Activity
Print the data exactly. Pictures stay out.

- - - -

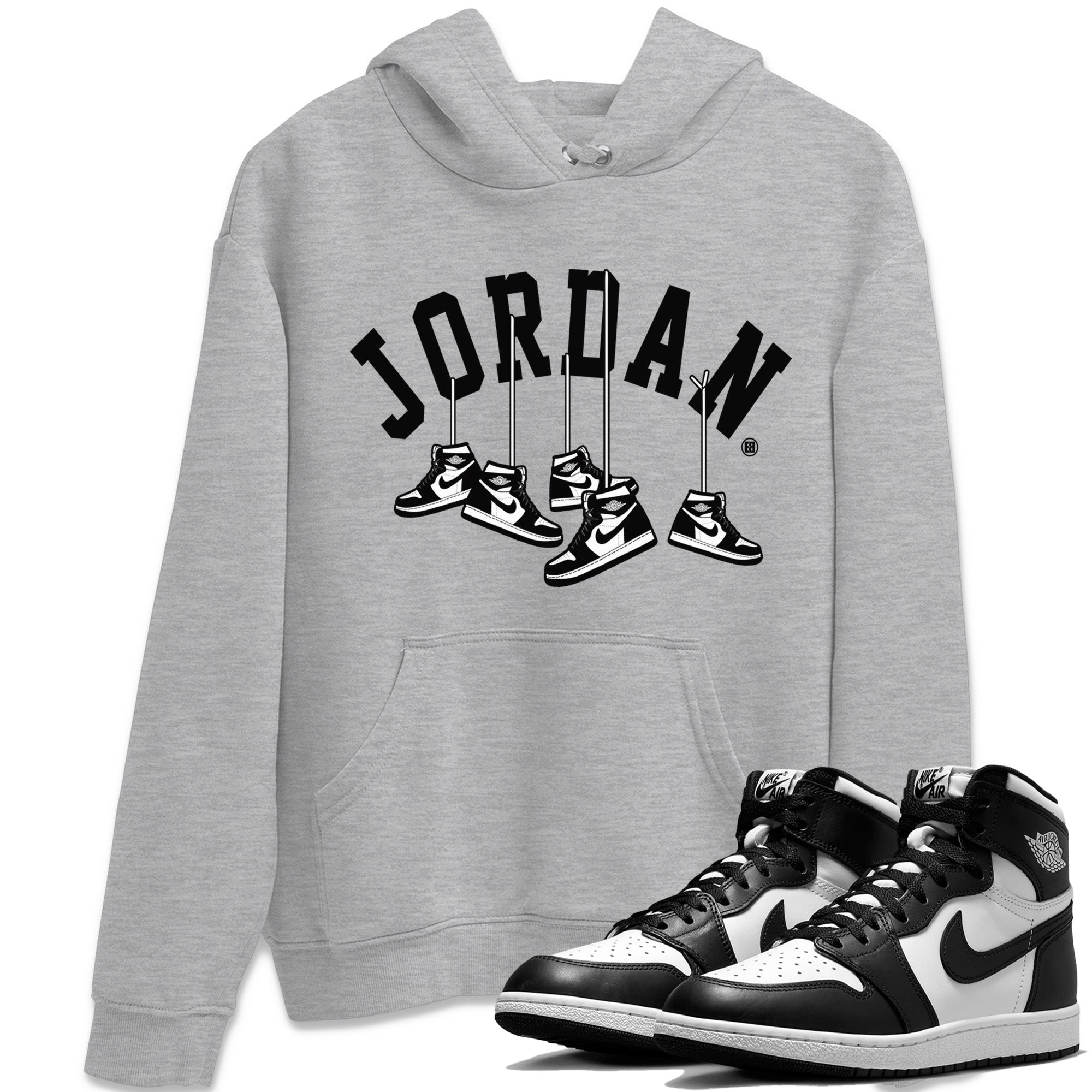 Hanging Sneakers Unisex Tops - Air Jordan 1 Black White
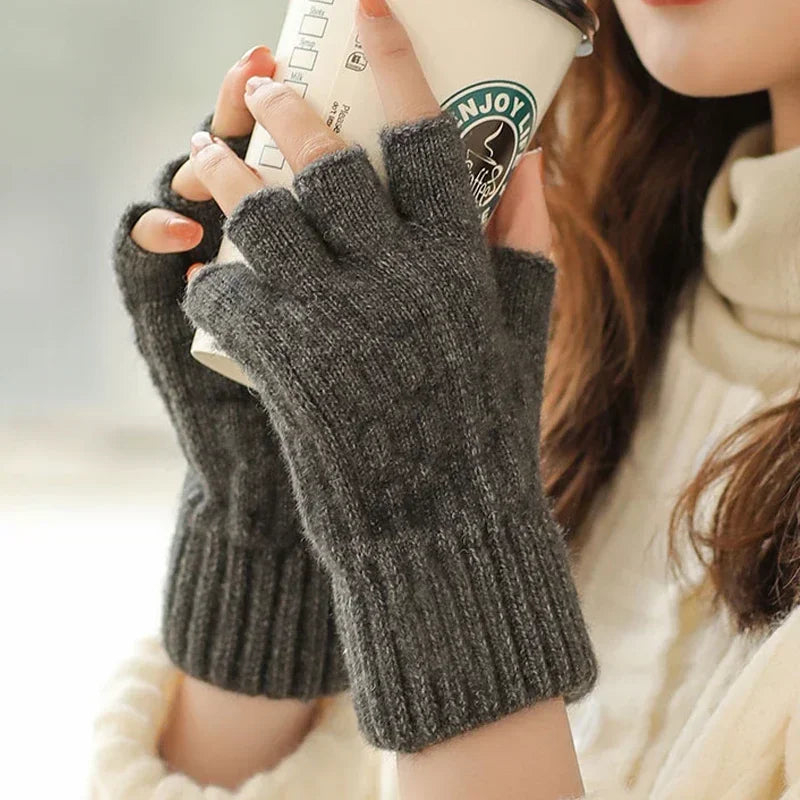 M&T Wear - Winter Gloves For Men Half Finger Writing Office Cycling Knitted Gloves Students Alpaca Wool Warm Thick Elastic Driving Gloves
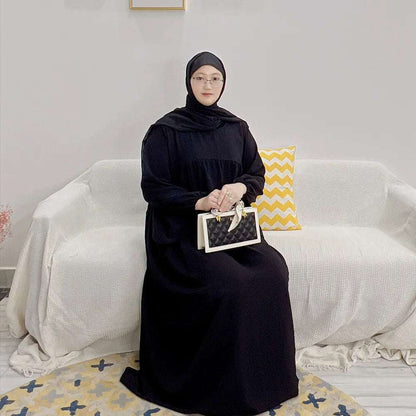 Loriya Wholesale Closed Abaya Women Clothing Islamic  Dubai Pakistan Plus Size Black Abaya Women Muslim Dress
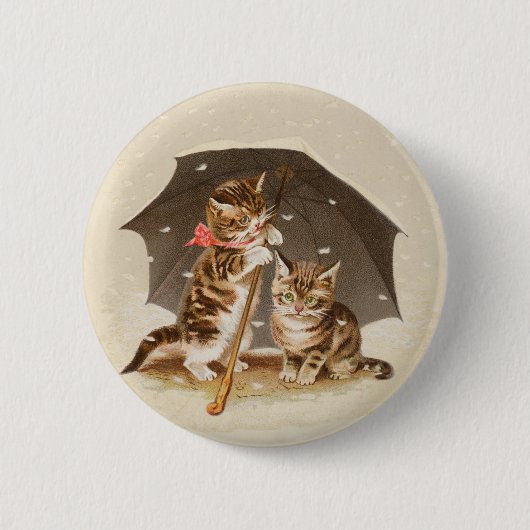 キャットキットン子猫アンティークヴィンテージかわいらしかわいい 缶バッジ (正面)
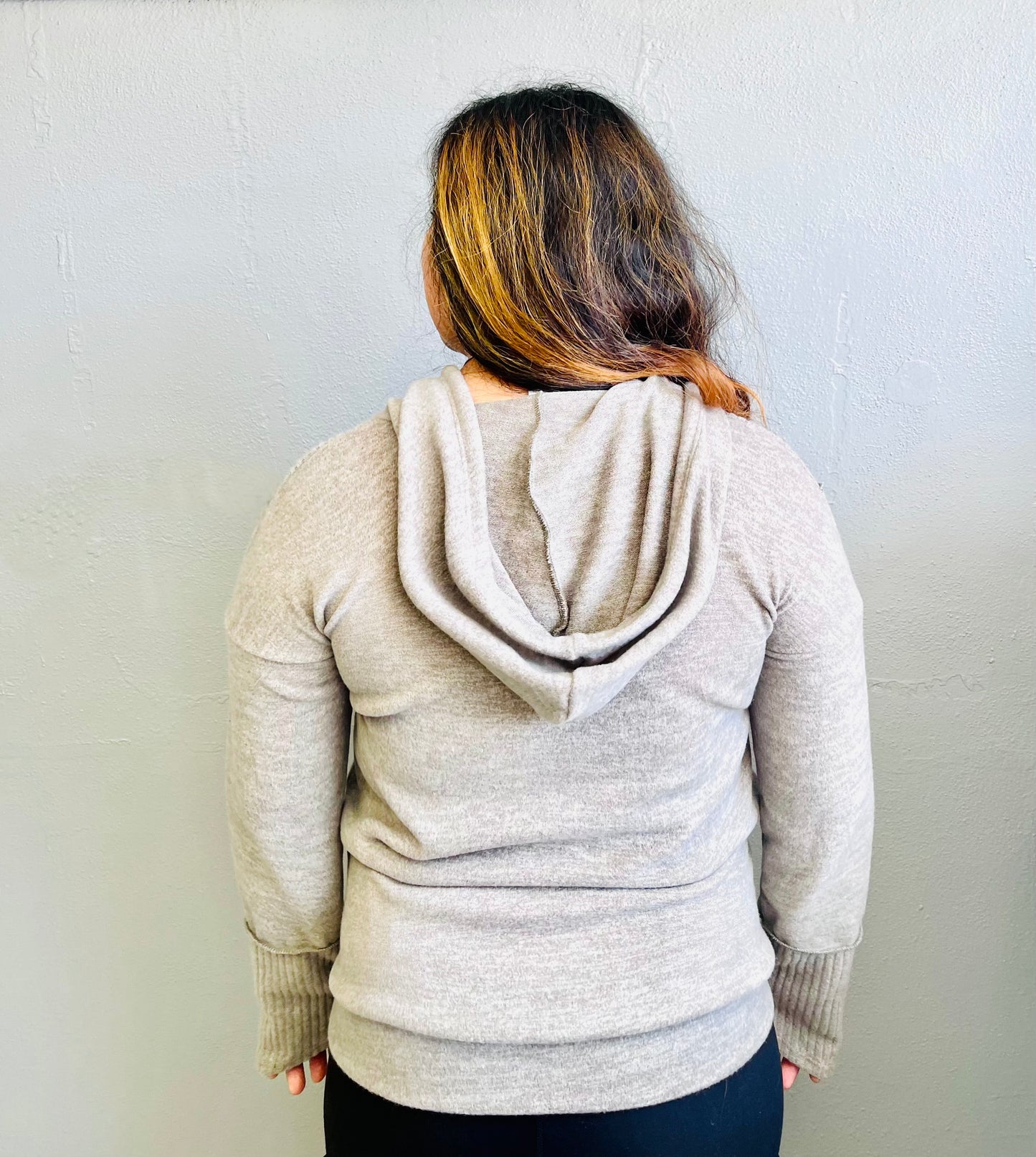 HEIMISH- PLUS Drawstring Ribbed Hoodie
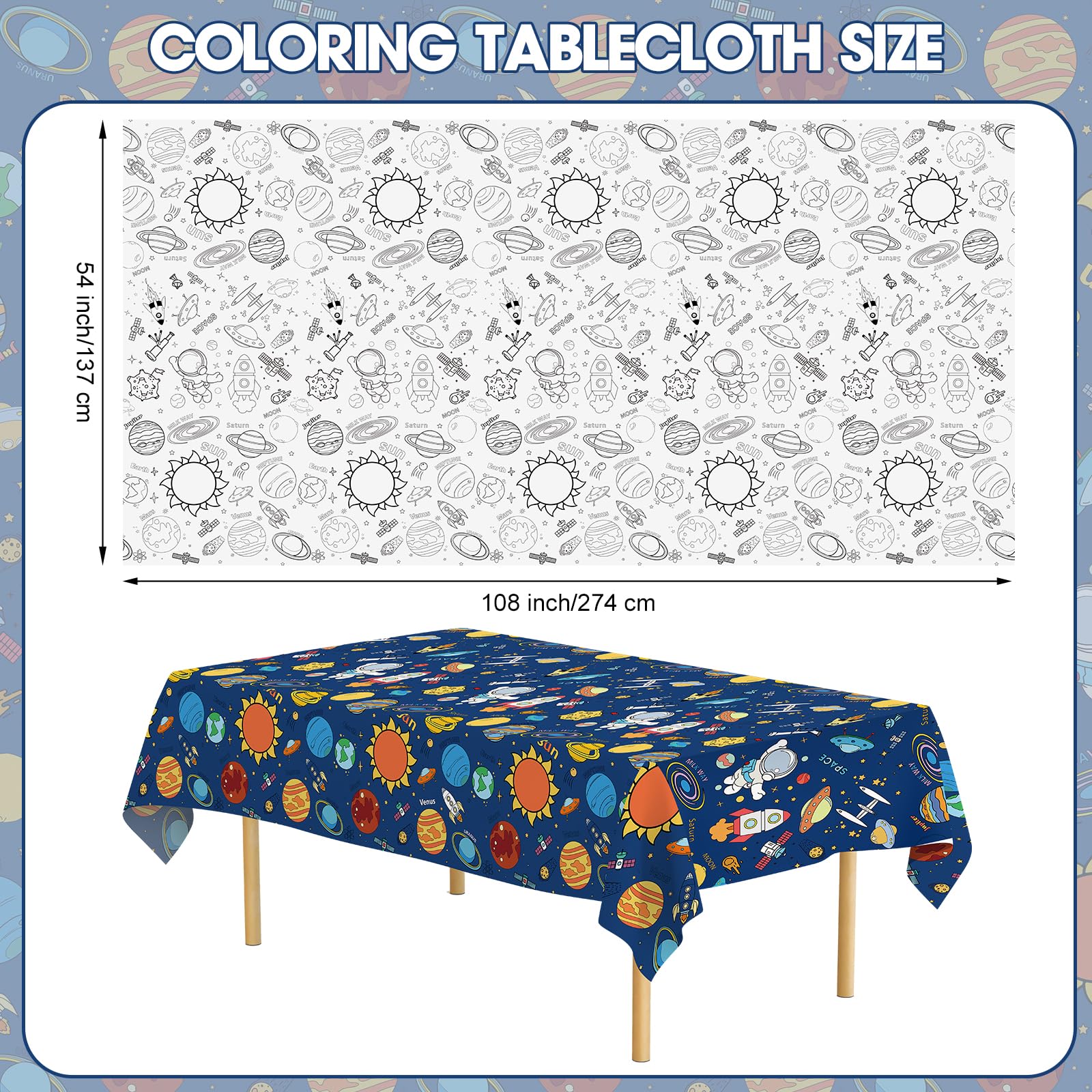 Litmitfu Large Outer Space Coloring Tablecloth — 54x108 in Giant Solar System Poster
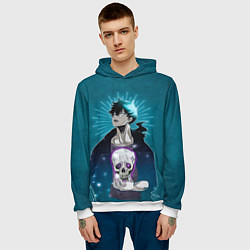 Толстовка-худи мужская Jin-Woo and skull, цвет: 3D-белый — фото 2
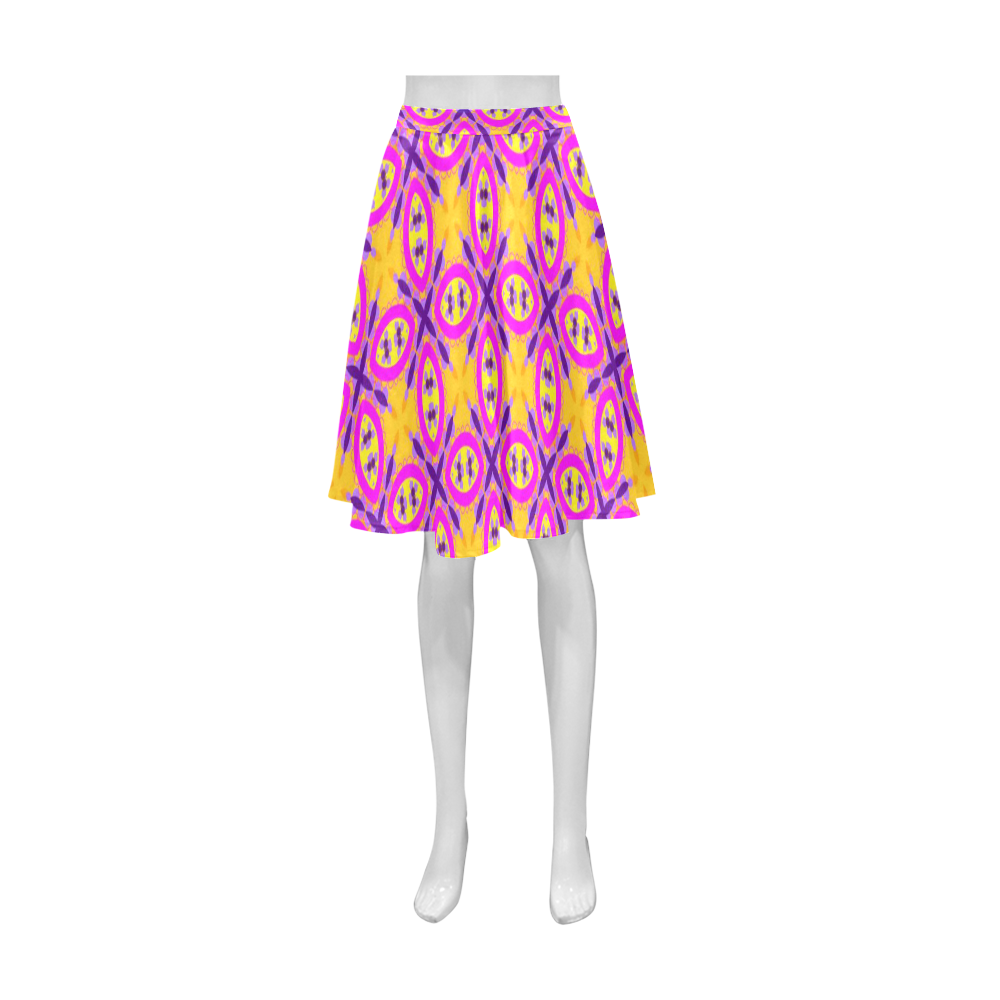 Chic Pink Pattern Athena Women's Short Skirt (Model D15)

- - - -

Reply
 Hanging Sneakers Unisex Tops - Air Jordan 1 Black White
 M&T Wear - Winter Gloves For Men Half Finger Writing Office Cycling Knitted Gloves Students Alpaca Wool Warm Thick Elastic Driving Gloves
 Loriya Wholesale Closed Abaya Women Clothing Islamic  Dubai Pakistan Plus Size Black Abaya Women Muslim Dress
 キャットキットン子猫アンティークヴィンテージかわいらしかわいい 缶バッジ (正面)
 HEIMISH- PLUS Drawstring Ribbed Hoodie
 Litmitfu Large Outer Space Coloring Tablecloth — 54x108 in Giant Solar System Poster
 Толстовка-худи мужская Jin-Woo and skull, цвет: 3D-белый — фото 2
 Chic Pink Pattern Athena Women's Short Skirt (Model D15)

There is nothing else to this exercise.